* [Exercise prompt]:
Would you give all of the records again, exactly as they read?

Material supplied section start

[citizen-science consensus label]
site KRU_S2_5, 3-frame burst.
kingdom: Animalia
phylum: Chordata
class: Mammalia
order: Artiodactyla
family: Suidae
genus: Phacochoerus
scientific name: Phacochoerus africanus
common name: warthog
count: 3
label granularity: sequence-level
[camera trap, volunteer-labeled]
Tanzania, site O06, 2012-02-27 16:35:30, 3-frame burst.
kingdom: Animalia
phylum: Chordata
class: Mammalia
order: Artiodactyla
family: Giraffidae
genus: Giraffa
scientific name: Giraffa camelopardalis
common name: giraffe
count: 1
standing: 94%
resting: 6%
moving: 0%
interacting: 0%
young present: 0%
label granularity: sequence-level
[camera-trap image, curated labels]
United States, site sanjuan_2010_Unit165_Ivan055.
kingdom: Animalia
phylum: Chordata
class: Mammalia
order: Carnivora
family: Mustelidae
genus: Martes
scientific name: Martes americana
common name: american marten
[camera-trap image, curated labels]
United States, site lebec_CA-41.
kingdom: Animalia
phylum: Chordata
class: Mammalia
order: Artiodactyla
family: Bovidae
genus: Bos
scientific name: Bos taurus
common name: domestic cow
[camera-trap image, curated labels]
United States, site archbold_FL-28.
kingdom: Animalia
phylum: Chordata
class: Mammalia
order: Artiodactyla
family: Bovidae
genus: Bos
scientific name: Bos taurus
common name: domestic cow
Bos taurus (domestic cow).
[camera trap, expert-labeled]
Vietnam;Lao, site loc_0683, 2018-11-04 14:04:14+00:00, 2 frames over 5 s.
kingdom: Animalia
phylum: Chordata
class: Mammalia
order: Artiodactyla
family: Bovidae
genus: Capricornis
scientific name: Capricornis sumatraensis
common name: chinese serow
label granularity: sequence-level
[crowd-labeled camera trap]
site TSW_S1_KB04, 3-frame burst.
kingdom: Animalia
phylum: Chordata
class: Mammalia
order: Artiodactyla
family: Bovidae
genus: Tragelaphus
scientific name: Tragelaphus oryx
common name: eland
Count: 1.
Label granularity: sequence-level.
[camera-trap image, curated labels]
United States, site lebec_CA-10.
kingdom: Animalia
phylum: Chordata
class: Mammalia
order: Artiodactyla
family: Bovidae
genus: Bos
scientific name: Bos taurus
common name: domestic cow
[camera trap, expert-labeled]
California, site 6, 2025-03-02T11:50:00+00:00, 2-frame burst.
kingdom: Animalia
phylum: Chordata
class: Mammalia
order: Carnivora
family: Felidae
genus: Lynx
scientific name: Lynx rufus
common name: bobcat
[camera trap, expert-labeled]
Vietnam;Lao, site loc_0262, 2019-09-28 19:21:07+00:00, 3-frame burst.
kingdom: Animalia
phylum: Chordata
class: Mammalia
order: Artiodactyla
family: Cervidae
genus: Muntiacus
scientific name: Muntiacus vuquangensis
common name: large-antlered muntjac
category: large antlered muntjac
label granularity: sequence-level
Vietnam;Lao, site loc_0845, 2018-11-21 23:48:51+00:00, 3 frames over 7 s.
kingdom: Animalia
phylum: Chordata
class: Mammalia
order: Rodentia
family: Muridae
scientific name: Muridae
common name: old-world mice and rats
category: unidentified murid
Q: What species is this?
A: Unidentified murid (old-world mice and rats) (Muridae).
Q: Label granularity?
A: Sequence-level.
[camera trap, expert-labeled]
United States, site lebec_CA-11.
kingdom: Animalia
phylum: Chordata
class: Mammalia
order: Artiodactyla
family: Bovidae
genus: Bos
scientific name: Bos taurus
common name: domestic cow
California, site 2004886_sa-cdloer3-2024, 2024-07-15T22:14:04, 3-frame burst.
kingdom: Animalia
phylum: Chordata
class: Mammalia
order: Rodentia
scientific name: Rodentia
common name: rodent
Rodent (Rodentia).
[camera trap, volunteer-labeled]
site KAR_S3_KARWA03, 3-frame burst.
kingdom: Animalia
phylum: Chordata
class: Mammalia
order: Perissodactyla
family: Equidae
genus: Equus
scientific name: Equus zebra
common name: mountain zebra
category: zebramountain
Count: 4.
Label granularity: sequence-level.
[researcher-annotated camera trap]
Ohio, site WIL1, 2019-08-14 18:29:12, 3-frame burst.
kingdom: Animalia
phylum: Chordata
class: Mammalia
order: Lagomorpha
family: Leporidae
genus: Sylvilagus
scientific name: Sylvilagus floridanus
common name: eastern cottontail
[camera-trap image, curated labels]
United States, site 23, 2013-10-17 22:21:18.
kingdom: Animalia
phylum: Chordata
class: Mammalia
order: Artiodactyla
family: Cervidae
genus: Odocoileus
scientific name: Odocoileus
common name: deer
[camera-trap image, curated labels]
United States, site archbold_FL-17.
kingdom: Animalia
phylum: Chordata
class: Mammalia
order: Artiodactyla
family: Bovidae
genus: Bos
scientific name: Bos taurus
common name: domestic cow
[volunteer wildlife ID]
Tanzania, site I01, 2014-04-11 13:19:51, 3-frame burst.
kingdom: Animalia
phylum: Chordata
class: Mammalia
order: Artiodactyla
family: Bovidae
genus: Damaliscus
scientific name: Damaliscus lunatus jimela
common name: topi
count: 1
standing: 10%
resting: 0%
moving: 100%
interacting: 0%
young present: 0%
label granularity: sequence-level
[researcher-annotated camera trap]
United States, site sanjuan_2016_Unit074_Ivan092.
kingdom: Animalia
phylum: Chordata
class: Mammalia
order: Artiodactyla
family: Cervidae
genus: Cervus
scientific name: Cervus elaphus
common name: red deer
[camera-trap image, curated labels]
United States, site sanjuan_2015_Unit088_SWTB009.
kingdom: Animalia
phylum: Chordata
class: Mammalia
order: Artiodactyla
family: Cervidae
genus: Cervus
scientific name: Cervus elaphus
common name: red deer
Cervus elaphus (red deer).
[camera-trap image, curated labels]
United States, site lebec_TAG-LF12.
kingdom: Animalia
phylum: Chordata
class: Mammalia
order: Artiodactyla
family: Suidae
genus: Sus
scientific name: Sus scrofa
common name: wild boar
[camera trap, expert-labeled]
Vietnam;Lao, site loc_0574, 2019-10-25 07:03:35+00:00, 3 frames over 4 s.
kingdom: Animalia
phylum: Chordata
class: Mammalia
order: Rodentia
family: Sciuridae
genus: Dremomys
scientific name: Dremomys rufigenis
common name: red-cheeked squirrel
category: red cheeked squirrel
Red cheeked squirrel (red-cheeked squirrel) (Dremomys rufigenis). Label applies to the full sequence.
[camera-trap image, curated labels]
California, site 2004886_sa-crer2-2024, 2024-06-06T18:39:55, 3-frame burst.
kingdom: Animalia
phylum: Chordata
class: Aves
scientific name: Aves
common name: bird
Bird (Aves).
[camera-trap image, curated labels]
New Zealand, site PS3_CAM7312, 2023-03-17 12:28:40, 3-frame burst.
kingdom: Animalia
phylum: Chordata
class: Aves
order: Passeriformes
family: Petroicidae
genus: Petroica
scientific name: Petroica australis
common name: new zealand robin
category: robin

Material supplied section end

* [Exercise answer]:
[citizen-science consensus label]
site KRU_S2_5, 3-frame burst.
kingdom: Animalia
phylum: Chordata
class: Mammalia
order: Artiodactyla
family: Suidae
genus: Phacochoerus
scientific name: Phacochoerus africanus
common name: warthog
count: 3
label granularity: sequence-level
[camera trap, volunteer-labeled]
Tanzania, site O06, 2012-02-27 16:35:30, 3-frame burst.
kingdom: Animalia
phylum: Chordata
class: Mammalia
order: Artiodactyla
family: Giraffidae
genus: Giraffa
scientific name: Giraffa camelopardalis
common name: giraffe
count: 1
standing: 94%
resting: 6%
moving: 0%
interacting: 0%
young present: 0%
label granularity: sequence-level
[camera-trap image, curated labels]
United States, site sanjuan_2010_Unit165_Ivan055.
kingdom: Animalia
phylum: Chordata
class: Mammalia
order: Carnivora
family: Mustelidae
genus: Martes
scientific name: Martes americana
common name: american marten
[camera-trap image, curated labels]
United States, site lebec_CA-41.
kingdom: Animalia
phylum: Chordata
class: Mammalia
order: Artiodactyla
family: Bovidae
genus: Bos
scientific name: Bos taurus
common name: domestic cow
[camera-trap image, curated labels]
United States, site archbold_FL-28.
kingdom: Animalia
phylum: Chordata
class: Mammalia
order: Artiodactyla
family: Bovidae
genus: Bos
scientific name: Bos taurus
common name: domestic cow
Bos taurus (domestic cow).
[camera trap, expert-labeled]
Vietnam;Lao, site loc_0683, 2018-11-04 14:04:14+00:00, 2 frames over 5 s.
kingdom: Animalia
phylum: Chordata
class: Mammalia
order: Artiodactyla
family: Bovidae
genus: Capricornis
scientific name: Capricornis sumatraensis
common name: chinese serow
label granularity: sequence-level
[crowd-labeled camera trap]
site TSW_S1_KB04, 3-frame burst.
kingdom: Animalia
phylum: Chordata
class: Mammalia
order: Artiodactyla
family: Bovidae
genus: Tragelaphus
scientific name: Tragelaphus oryx
common name: eland
Count: 1.
Label granularity: sequence-level.
[camera-trap image, curated labels]
United States, site lebec_CA-10.
kingdom: Animalia
phylum: Chordata
class: Mammalia
order: Artiodactyla
family: Bovidae
genus: Bos
scientific name: Bos taurus
common name: domestic cow
[camera trap, expert-labeled]
California, site 6, 2025-03-02T11:50:00+00:00, 2-frame burst.
kingdom: Animalia
phylum: Chordata
class: Mammalia
order: Carnivora
family: Felidae
genus: Lynx
scientific name: Lynx rufus
common name: bobcat
[camera trap, expert-labeled]
Vietnam;Lao, site loc_0262, 2019-09-28 19:21:07+00:00, 3-frame burst.
kingdom: Animalia
phylum: Chordata
class: Mammalia
order: Artiodactyla
family: Cervidae
genus: Muntiacus
scientific name: Muntiacus vuquangensis
common name: large-antlered muntjac
category: large antlered muntjac
label granularity: sequence-level
Vietnam;Lao, site loc_0845, 2018-11-21 23:48:51+00:00, 3 frames over 7 s.
kingdom: Animalia
phylum: Chordata
class: Mammalia
order: Rodentia
family: Muridae
scientific name: Muridae
common name: old-world mice and rats
category: unidentified murid
Q: What species is this?
A: Unidentified murid (old-world mice and rats) (Muridae).
Q: Label granularity?
A: Sequence-level.
[camera trap, expert-labeled]
United States, site lebec_CA-11.
kingdom: Animalia
phylum: Chordata
class: Mammalia
order: Artiodactyla
family: Bovidae
genus: Bos
scientific name: Bos taurus
common name: domestic cow
California, site 2004886_sa-cdloer3-2024, 2024-07-15T22:14:04, 3-frame burst.
kingdom: Animalia
phylum: Chordata
class: Mammalia
order: Rodentia
scientific name: Rodentia
common name: rodent
Rodent (Rodentia).
[camera trap, volunteer-labeled]
site KAR_S3_KARWA03, 3-frame burst.
kingdom: Animalia
phylum: Chordata
class: Mammalia
order: Perissodactyla
family: Equidae
genus: Equus
scientific name: Equus zebra
common name: mountain zebra
category: zebramountain
Count: 4.
Label granularity: sequence-level.
[researcher-annotated camera trap]
Ohio, site WIL1, 2019-08-14 18:29:12, 3-frame burst.
kingdom: Animalia
phylum: Chordata
class: Mammalia
order: Lagomorpha
family: Leporidae
genus: Sylvilagus
scientific name: Sylvilagus floridanus
common name: eastern cottontail
[camera-trap image, curated labels]
United States, site 23, 2013-10-17 22:21:18.
kingdom: Animalia
phylum: Chordata
class: Mammalia
order: Artiodactyla
family: Cervidae
genus: Odocoileus
scientific name: Odocoileus
common name: deer
[camera-trap image, curated labels]
United States, site archbold_FL-17.
kingdom: Animalia
phylum: Chordata
class: Mammalia
order: Artiodactyla
family: Bovidae
genus: Bos
scientific name: Bos taurus
common name: domestic cow
[volunteer wildlife ID]
Tanzania, site I01, 2014-04-11 13:19:51, 3-frame burst.
kingdom: Animalia
phylum: Chordata
class: Mammalia
order: Artiodactyla
family: Bovidae
genus: Damaliscus
scientific name: Damaliscus lunatus jimela
common name: topi
count: 1
standing: 10%
resting: 0%
moving: 100%
interacting: 0%
young present: 0%
label granularity: sequence-level
[researcher-annotated camera trap]
United States, site sanjuan_2016_Unit074_Ivan092.
kingdom: Animalia
phylum: Chordata
class: Mammalia
order: Artiodactyla
family: Cervidae
genus: Cervus
scientific name: Cervus elaphus
common name: red deer
[camera-trap image, curated labels]
United States, site sanjuan_2015_Unit088_SWTB009.
kingdom: Animalia
phylum: Chordata
class: Mammalia
order: Artiodactyla
family: Cervidae
genus: Cervus
scientific name: Cervus elaphus
common name: red deer
Cervus elaphus (red deer).
[camera-trap image, curated labels]
United States, site lebec_TAG-LF12.
kingdom: Animalia
phylum: Chordata
class: Mammalia
order: Artiodactyla
family: Suidae
genus: Sus
scientific name: Sus scrofa
common name: wild boar
[camera trap, expert-labeled]
Vietnam;Lao, site loc_0574, 2019-10-25 07:03:35+00:00, 3 frames over 4 s.
kingdom: Animalia
phylum: Chordata
class: Mammalia
order: Rodentia
family: Sciuridae
genus: Dremomys
scientific name: Dremomys rufigenis
common name: red-cheeked squirrel
category: red cheeked squirrel
Red cheeked squirrel (red-cheeked squirrel) (Dremomys rufigenis). Label applies to the full sequence.
[camera-trap image, curated labels]
California, site 2004886_sa-crer2-2024, 2024-06-06T18:39:55, 3-frame burst.
kingdom: Animalia
phylum: Chordata
class: Aves
scientific name: Aves
common name: bird
Bird (Aves).
[camera-trap image, curated labels]
New Zealand, site PS3_CAM7312, 2023-03-17 12:28:40, 3-frame burst.
kingdom: Animalia
phylum: Chordata
class: Aves
order: Passeriformes
family: Petroicidae
genus: Petroica
scientific name: Petroica australis
common name: new zealand robin
category: robin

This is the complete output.